··· Study text ···

We’ve already established that when a government imposes high tariffs on foreign products, they become more expensive to incentivize domestic industry growth. This means that foreign products are more expensive. For domestic manufacturers that rely on foreign/imported parts, this then increases the cost for purchasing that part that is used to assemble a product. Logically speaking, these manufacturers will then raise their prices on the finished product in order to cover the cost of parts that needed to be imported. In the end, consumers will pay a certain higher price than they may have paid before.
US HISTORY WITH TARIFFS
The political battle of implemented tariffs has been around for centuries. It is nothing new for the United States.
The Great Depression happened from 1929-1939, essentially laying out the groundwork for political strife over tariffs that would later ensue; and still takes over our current political society. During this time, U.S. farmers made up 20% of the U.S. population. In Europe, food prices were soaring as World War I had concluded but U.S. farmers were suffering from harsh competition and overproduction. In 1930, the Smoot-Hawley Tariff Act was passed in order to safeguard U.S. businesses and farmers who were suffering from the Great Depression. The U.S. raised tariffs by 20%, but retaliatory tariffs soon followed. Because of this, U.S. export sales severally decreased from $7 billion in 1929 to $2 billion in 1932. Global trade overall declined by 65%.

···

> **Work task A**
Find each row below that contains the word "maximum", and copy those rows in full.

··· Stored data ···

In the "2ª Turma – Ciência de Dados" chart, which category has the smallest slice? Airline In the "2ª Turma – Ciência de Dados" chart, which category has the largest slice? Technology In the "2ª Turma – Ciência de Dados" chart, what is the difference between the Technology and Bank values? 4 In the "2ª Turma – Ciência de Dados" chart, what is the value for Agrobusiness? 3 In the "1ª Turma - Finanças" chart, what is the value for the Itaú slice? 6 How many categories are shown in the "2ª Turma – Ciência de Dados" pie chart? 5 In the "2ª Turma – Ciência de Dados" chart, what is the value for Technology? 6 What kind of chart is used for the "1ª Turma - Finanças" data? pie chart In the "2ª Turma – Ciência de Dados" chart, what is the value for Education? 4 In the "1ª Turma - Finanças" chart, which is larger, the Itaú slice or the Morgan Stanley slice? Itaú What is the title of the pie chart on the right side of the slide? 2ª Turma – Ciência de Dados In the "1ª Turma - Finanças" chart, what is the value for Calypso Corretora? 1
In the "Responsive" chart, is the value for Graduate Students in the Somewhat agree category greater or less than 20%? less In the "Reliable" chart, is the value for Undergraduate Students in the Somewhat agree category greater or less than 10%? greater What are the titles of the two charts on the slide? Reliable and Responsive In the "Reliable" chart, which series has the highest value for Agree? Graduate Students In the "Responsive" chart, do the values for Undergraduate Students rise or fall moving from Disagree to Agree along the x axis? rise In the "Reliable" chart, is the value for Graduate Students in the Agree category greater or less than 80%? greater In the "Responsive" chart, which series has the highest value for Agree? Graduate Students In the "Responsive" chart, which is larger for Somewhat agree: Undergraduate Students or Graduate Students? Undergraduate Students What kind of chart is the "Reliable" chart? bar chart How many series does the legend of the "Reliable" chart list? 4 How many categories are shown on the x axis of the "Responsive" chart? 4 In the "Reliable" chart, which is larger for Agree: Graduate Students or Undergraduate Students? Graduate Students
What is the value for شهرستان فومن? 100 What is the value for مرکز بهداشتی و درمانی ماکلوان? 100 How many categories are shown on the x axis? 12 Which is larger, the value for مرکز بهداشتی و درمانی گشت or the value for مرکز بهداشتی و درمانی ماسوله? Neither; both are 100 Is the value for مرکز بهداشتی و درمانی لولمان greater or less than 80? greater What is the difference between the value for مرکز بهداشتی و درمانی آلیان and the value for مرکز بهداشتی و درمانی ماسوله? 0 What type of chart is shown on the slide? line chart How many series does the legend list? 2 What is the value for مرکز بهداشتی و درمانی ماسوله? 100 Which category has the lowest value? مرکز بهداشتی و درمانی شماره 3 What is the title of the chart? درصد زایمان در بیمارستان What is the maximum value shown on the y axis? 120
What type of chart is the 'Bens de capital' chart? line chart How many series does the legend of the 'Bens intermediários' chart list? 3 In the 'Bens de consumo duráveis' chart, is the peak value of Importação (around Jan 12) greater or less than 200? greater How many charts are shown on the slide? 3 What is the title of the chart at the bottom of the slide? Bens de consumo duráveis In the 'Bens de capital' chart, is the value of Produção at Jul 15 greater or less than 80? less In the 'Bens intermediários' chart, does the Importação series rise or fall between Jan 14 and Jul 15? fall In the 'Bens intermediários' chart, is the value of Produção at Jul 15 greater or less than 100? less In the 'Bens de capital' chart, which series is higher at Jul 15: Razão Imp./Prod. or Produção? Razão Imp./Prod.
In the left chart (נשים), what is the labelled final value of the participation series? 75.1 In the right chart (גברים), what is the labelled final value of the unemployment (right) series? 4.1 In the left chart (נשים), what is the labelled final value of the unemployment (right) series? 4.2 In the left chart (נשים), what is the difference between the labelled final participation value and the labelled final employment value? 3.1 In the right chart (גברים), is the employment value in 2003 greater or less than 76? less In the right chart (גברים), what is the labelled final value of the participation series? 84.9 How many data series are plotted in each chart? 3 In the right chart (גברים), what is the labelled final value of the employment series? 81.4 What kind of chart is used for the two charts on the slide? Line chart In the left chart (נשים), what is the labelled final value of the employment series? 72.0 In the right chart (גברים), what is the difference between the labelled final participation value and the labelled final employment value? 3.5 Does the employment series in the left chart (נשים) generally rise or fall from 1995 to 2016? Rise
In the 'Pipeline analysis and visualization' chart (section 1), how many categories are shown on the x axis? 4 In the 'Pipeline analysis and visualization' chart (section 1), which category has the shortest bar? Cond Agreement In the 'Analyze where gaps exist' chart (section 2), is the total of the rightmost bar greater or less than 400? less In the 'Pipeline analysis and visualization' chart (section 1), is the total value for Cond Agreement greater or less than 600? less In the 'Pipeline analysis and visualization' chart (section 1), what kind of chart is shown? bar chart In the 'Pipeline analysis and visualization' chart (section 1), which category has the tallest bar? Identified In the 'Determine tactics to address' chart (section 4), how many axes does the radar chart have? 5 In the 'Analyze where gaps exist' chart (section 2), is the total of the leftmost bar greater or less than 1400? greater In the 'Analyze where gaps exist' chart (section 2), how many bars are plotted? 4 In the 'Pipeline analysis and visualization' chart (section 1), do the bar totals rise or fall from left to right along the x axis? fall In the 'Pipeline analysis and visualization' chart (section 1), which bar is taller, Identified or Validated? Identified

···

> **Work task B**
Update the tariff text: write out everything from "The Great Depression happened" down to "declined by 65%.", with "growers" in place of "farmers".

> **Problem solution A**
What is the value for شهرستان فومن? 100 What is the value for مرکز بهداشتی و درمانی ماکلوان? 100 How many categories are shown on the x axis? 12 Which is larger, the value for مرکز بهداشتی و درمانی گشت or the value for مرکز بهداشتی و درمانی ماسوله? Neither; both are 100 Is the value for مرکز بهداشتی و درمانی لولمان greater or less than 80? greater What is the difference between the value for مرکز بهداشتی و درمانی آلیان and the value for مرکز بهداشتی و درمانی ماسوله? 0 What type of chart is shown on the slide? line chart How many series does the legend list? 2 What is the value for مرکز بهداشتی و درمانی ماسوله? 100 Which category has the lowest value? مرکز بهداشتی و درمانی شماره 3 What is the title of the chart? درصد زایمان در بیمارستان What is the maximum value shown on the y axis? 120

> **Problem solution B**
The Great Depression happened from 1929-1939, essentially laying out the groundwork for political strife over tariffs that would later ensue; and still takes over our current political society. During this time, U.S. growers made up 20% of the U.S. population. In Europe, food prices were soaring as World War I had concluded but U.S. growers were suffering from harsh competition and overproduction. In 1930, the Smoot-Hawley Tariff Act was passed in order to safeguard U.S. businesses and growers who were suffering from the Great Depression. The U.S. raised tariffs by 20%, but retaliatory tariffs soon followed. Because of this, U.S. export sales severally decreased from $7 billion in 1929 to $2 billion in 1932. Global trade overall declined by 65%.